2" brass wood screws to fasten cabinets and bookcases to walls?


----------



## chuck66 (Aug 21, 2009)

2 1/2 inch #8 lag screws.


----------



## FatherHooligan (Mar 27, 2008)

I don't know that I'd use brass screws for anything that bears weight. I'd agree with Chuck.


----------



## Howie (May 25, 2010)

Depends on the wall and what's behind it. Definitley not brass though.


----------



## nick85 (Apr 1, 2012)

Not to be a smartass, but I would use a *cabinet screw*...

If they are heavier cabinets, or you want to go overkill, lag screws into studs.


----------



## KenFitz (May 21, 2007)

Agree with Nick85, a cabinet screw is the way to go. I've installed several kitchens over the years and they are all still hanging without any problem. The extra length going into a stud gives a good solid feel to it. BTW have done the same for quite a few book 8' bookcases with the same results.


----------



## SnowyRiver (Nov 14, 2008)

I think nick85 is correct. I was looking at my kitchen cabinets which were installed 25 years ago by the home builder and they just used sheet rock screws and they seem to be holding fine, but not sure that thats a good option. I always thought that sheet rock screws didnt have a very high shear strengh rating.


----------



## wapakfred (Jul 29, 2011)

Cabinet screws are the only ones I'll use….....


----------



## BillWhite (Jul 23, 2007)

Cab. screws with square drive.
Bill


----------



## Sawkerf (Dec 31, 2009)

I usually use 2.5" or 3" deck screws with the square drive. I use red for dark cabs and the tan screws for light cabs. I don't worry about the color since they're always hidden when the cabs are filled.


----------



## LeeBarker (Aug 6, 2010)

Two and a quarter inch screws, unless it's 5/8 sheetrock. There is absolutely no need to go to lag screws. That's just a whole lot of work.

If the house is older, I wax the screws because the doug fir studs can get really hard. I have nailers in my uppers top and bottom. I can't imagine any risk of anything shearing off, Wayne, and your 25 year history is a pretty good piece of anecdotal evidence to support that.

In my leased industrial shop I have cabinets attached to the wall which is steel studs-not a recommended practice at all-and they are holding fine.

Kindly,

Lee


----------



## noone (Mar 6, 2012)

Thanks for the replies

Last night I found these around the house and used them. I didn't want to make a separate trip out to the Depot for screws. They are 2 1/2" long and look to be #8. Deck screws? Whatever they were, they worked great!

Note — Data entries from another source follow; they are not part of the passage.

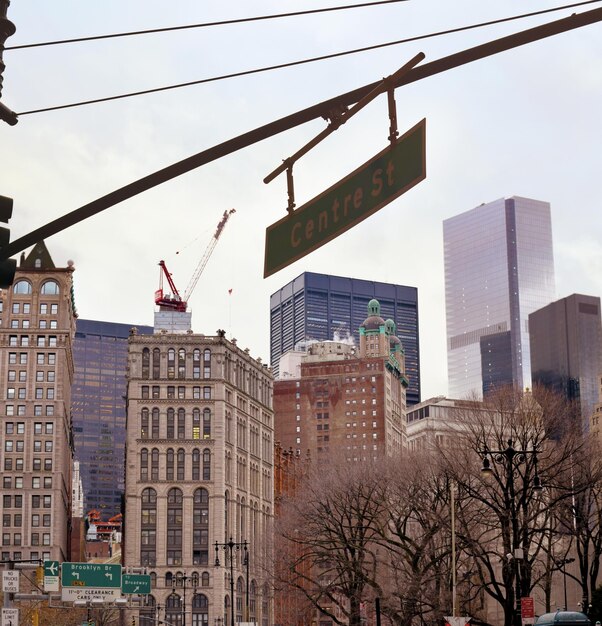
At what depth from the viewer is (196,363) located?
566ft

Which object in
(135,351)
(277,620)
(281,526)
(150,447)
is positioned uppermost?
(135,351)

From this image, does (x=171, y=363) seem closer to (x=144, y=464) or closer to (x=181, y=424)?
(x=181, y=424)

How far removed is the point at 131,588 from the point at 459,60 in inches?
2375

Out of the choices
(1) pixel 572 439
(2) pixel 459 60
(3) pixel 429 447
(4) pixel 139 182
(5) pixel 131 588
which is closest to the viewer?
(2) pixel 459 60

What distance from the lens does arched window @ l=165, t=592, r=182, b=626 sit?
160375 millimetres

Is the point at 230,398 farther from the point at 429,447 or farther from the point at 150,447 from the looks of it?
the point at 429,447

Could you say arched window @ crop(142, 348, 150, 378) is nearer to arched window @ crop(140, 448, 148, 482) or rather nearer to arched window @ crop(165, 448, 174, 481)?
arched window @ crop(140, 448, 148, 482)

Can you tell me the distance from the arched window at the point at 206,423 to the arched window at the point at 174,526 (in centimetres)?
883

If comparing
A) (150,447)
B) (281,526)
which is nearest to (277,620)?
(150,447)

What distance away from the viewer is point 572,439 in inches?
2968

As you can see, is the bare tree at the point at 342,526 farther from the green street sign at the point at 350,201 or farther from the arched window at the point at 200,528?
the arched window at the point at 200,528

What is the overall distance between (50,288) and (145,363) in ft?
87.2

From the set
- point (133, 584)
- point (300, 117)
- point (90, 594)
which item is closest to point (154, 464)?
point (133, 584)

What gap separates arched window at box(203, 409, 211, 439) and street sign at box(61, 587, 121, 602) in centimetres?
10254
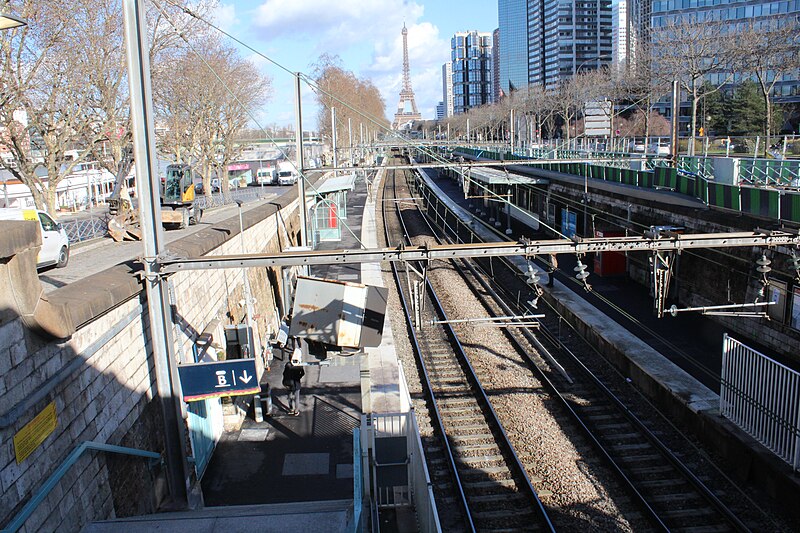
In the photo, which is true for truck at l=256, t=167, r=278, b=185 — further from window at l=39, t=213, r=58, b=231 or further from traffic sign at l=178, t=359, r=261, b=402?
traffic sign at l=178, t=359, r=261, b=402

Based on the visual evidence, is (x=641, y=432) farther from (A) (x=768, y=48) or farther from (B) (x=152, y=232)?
(A) (x=768, y=48)

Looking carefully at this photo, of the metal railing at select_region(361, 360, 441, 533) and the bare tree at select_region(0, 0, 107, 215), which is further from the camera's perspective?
the bare tree at select_region(0, 0, 107, 215)

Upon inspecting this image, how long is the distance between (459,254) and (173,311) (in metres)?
4.37

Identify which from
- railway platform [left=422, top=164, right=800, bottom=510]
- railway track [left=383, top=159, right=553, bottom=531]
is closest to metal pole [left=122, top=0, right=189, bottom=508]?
railway track [left=383, top=159, right=553, bottom=531]

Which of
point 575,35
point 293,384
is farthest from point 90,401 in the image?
point 575,35

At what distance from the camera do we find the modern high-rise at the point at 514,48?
176238mm

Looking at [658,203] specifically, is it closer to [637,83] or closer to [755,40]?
[755,40]

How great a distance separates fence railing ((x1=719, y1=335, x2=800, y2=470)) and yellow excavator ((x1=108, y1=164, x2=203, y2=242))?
10.0 m

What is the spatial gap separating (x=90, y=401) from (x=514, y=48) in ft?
608

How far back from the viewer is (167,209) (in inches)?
742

I will buy some 2 1/2" cabinet screws at Home Depot on my way home tonight.


----------



## CharlieM1958 (Nov 7, 2006)

I think you'll be fine with those.

One thing a lot of people don't realize is that once you screw a cabinet tightly against a wall, friction does much of the work of holding it up.


----------



## Dano46 (Sep 21, 2009)

3" cabinet screws. Some cabinet manufactures send screws ie Kraftmade for one. 2 1/2" finish screws to fasten the stiles.


----------



## DamnYankee (May 21, 2011)

3" cabinet screws - they have a wider head on them than your standard #8 FH. I recommend square or torque drive though those are sometime hard to find at Lowes or HD.


----------



## LeeInAZ (Aug 16, 2011)

I use these from Home Depot. No pre drilling, and I have never broken one off.

Spax Cabinent Screws. I hold my very large clamp rack to the wall with 4 of these.


----------



## noone (Mar 6, 2012)

Me likey. ^^^^^


----------